Goerres et al. [5, 6] evaluated the impact of different breathing maneuvers during attenuation-correction CT on anatomic alignment of combined PET/CT scans. They evaluated free breathing, maximum inspiration, normal expiration, and maximum expiration. They found that optimal image fusion occurred when CT data sets were acquired during normal expiration. Similar studies also have shown a reduction in the severity and frequency of respiratory motion artifacts when a limited expiratory breath-hold protocol was used [7, 8].
Sustained expiratory breath-hold during whole-body CT scan acquisition may be difficult in elderly patients or in those with underlying lung disease. In such instances, significant respiratory motion artifact may result if a patient resumes respiration (which can be heavy because of compensation) during the latter part of the CT scan. Misalignment may occur in the lower lungs, diaphragm, and as a result, the upper abdomen. Therefore, additional breathing maneuvers such as suspended breath-hold or quiet breathing may be more appropriate.

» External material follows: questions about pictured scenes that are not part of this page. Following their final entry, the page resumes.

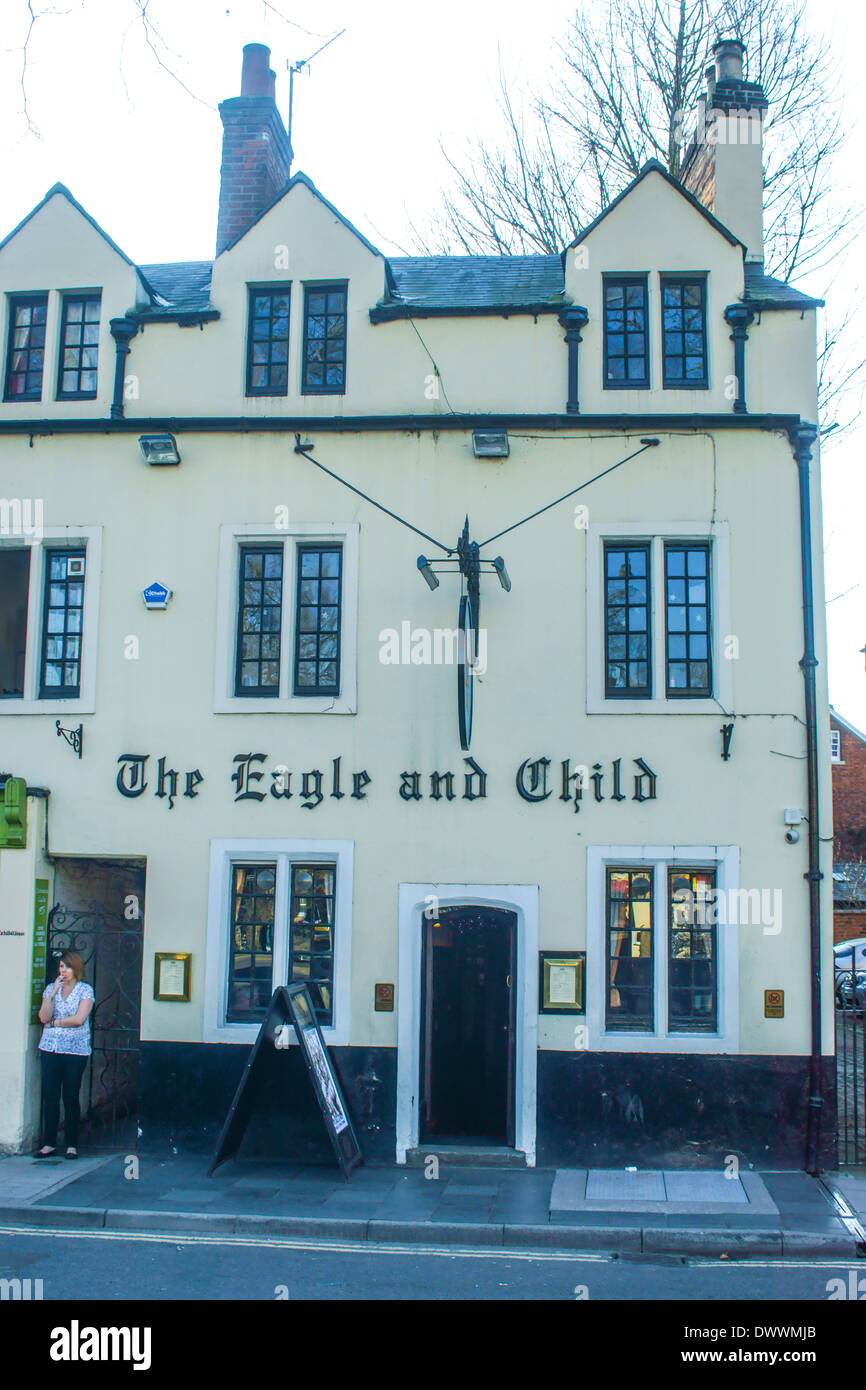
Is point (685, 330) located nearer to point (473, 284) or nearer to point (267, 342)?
point (473, 284)

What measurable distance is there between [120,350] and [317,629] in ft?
12.6

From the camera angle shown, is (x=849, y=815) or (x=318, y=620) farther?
(x=849, y=815)

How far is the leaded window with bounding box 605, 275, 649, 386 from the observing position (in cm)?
1182

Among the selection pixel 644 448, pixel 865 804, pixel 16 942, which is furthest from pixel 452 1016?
pixel 865 804

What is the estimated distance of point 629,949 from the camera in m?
11.0

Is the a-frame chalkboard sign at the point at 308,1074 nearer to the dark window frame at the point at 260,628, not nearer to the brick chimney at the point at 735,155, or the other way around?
the dark window frame at the point at 260,628

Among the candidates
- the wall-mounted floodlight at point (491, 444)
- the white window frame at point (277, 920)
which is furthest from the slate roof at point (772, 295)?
the white window frame at point (277, 920)

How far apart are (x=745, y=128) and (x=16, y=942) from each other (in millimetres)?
12005

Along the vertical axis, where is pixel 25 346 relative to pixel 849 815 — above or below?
above

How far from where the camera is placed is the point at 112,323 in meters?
12.2

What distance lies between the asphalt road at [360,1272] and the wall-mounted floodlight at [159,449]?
24.5 feet

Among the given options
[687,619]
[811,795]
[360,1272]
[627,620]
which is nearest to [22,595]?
[627,620]

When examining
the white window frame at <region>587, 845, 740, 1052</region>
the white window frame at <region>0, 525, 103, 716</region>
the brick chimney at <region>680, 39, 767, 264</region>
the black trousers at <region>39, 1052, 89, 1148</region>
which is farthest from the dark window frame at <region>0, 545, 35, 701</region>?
the brick chimney at <region>680, 39, 767, 264</region>

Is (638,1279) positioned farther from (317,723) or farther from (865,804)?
(865,804)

None of these maneuversexpiration, suspended breath-hold, or quiet breathingis optimal for diagnostic imaging of the lungs. Inspiration is necessary to overcome atelectasis and fully display the lung parenchyma. To our knowledge, there has been no prior study that has comprehensively evaluated this full spectrum of breathing maneuvers. Therefore, the purpose of this study was to determine which of the following breathing protocols provides the best anatomic fusion: expiration, mid suspended breath-hold, quiet breathing, small breath in, or regular breath in.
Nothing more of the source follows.